__Exercise directions__
Copy exactly the lines starting at the one that contains "Portugal's Cristiano Ronaldo, center, reacts" and running through the end of the material below. Exclude any pictures.

__Dataset excerpt__
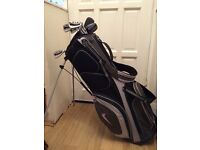 Adult Golf Clubs Srixon Irons 4-9 iron putter, PW. Nike Golf bag. Used, in good working condition.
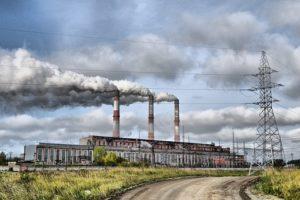 Factory and smoking chimneys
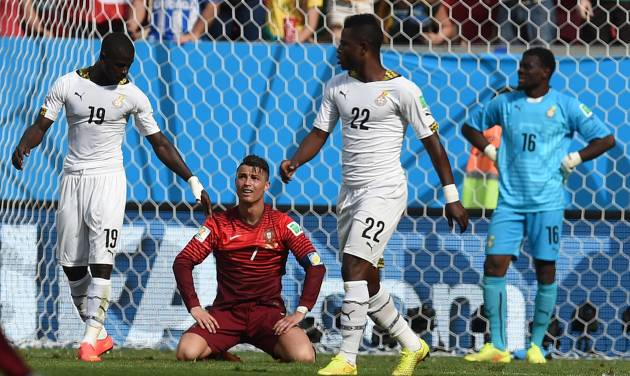 Portugal's Cristiano Ronaldo, center, reacts after missing a chance during the group G World Cup soccer match between Portugal and Ghana at the Estadio Nacional in Brasilia, Brazil, Thursday, June 26, 2014.  Portugal won 2-1 but were eliminated from the competition.  (AP Photo/Paulo Duarte)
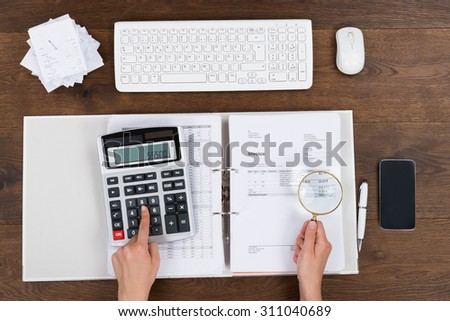 Person Hands Checking Invoice With Magnifying Glass At Wooden Desk - stock photo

__Task output__
 Portugal's Cristiano Ronaldo, center, reacts after missing a chance during the group G World Cup soccer match between Portugal and Ghana at the Estadio Nacional in Brasilia, Brazil, Thursday, June 26, 2014.  Portugal won 2-1 but were eliminated from the competition.  (AP Photo/Paulo Duarte)
 Person Hands Checking Invoice With Magnifying Glass At Wooden Desk - stock photo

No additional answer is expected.